Nel farlo si sono messi contro piccoli e grandi poteri economici e amministrativi (Ater, Unicredit, sono solo alcuni esempi), pezzi di pubblico e privato che hanno distrutto i nostri territori, palazzinari parassitari, che le forze dell’ordine e della sicurezza pubblica hanno scelto ancora una volta di tutelare, di fronte agli interessi generali, con gli sgomberi, le denunce, la repressione.
Qualcuno vorrebbe che le Case del Popolo tornassero vuote, abbandonate, ma non sarà così.
Le Case del Popolo sono attraversate da migliaia di persone. Attivisti di tutte le età, storie politiche e culturali che si sono incrociate, che si sono fuse arricchendosi vicendevolmente. Dentro le Case del Popolo hanno acquisito un nuovo protagonismo soprattutto le generazioni giovani che stentano a trovare una collocazione e un proprio ruolo nel mondo di fuori, completamente ignorati dalla politica e tagliati fuori dal dibattito pubblico sul futuro del paese, spesso invece i più reattivi nelle mobilitazioni (pensiamo alla questione di genere o al neonato Fridays for future), i più propensi a mettersi in gioco. Non solo: in un sud Italia devastato da spopolamento e povertà, le Case del Popolo sono presidi di antimafia sociale, pezzi sottratti alla criminalità organizzata e ai suoi uomini…
Qualcuno vorrebbe che le Case del Popolo fossero inutili, neppure questo accadrà.

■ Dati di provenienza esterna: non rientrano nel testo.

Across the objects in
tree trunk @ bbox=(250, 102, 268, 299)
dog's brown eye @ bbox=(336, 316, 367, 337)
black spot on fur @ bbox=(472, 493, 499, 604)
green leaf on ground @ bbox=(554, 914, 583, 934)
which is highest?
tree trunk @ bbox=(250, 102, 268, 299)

Ambulatori popolari, attività sportive, sportelli legali gratuiti per lavoratori e migranti, doposcuola, reti antisfratto e gruppi che si occupano della distribuzione di cibo, medicinali, beni di prima necessità. Chiunque ha messo piede in una Casa del Popolo ha trovato queste forme di attivismo sempre più diffuse e capillari, ha toccato con mano l’attività mutualistica, il suo farsi strumento di inchiesta, connessione, risposta a bisogni materiali che restano insoddisfatti da istituzioni e mercato.
Le Case del Popolo, nei quartieri popolari, nelle periferie dove nessuno più vuole entrare e che tutti dipingono come zone rosse irrecuperabili, nell’enorme distesa di piccole province da cui è fatta l’Italia, diventano punti di riferimento per le classi popolari, scuole per l’autorganizzazione, forme che sperimentano piccoli processi di autogoverno e controllo popolare.
Le Case del Popolo sono il tentativo quotidiano di ricomporre il tessuto sociale che è frammentato e scivola verso forme di competizione tra poveri sempre più sfrenate, sono argini all’emarginazione e alla depressione. Il nostro è un processo che ricrea comunità di lotta, radicamento territoriale, e si pone l’obiettivo di ricostruire il terreno sociale, ma pure cognitivo-affettivo, di cui necessita ogni progetto politico di rottura con questo presente.
Si tratta di spazi di incontro, luoghi di accumulazione di forze e socializzazione di competenze, di sostegno alle lotte politiche generali o alle vertenze locali. I nodi di un terreno strategico che consentono a un movimento politico come il nostro di alimentarsi dello scambio e del contatto permanente con l’esterno, e di istituire forme di consenso non tanto intorno a discorsi propagandistici o promesse, ma sulla base dell’esperienza diretta, del mettersi al servizio ed essere immediatamente utili alla classe.
Questo fanno le Case del Popolo, si fa presto a capirne chi ne ha paura: chi non vuole che il popolo si ricompatti, prenda fiducia in sé e inquadri bene i nemici, chi non vuole che si produca un orizzonte di vita e di destino altro che sia, già qui e ora, praticabile, e quindi desiderabile, in costruzione, chi fa profitti sulle nostre condizioni di vita.
Le Case del Popolo sono i polmoni aperti verso il mondo che vogliamo costruire, le tappe di un processo molecolare e ambizioso, appena messo in moto, e che nemmeno una settimana, a Napoli, fa ha avuto un suo importante momento nazionale (il primo incontro italiano!) di bilancio di quanto fatto e di rilancio dell’attività su tutti i livelli.
Non basteranno gli sgomberi a farci tornare a casa.
Viva le Case del Popolo, costruiamo il Potere Popolare!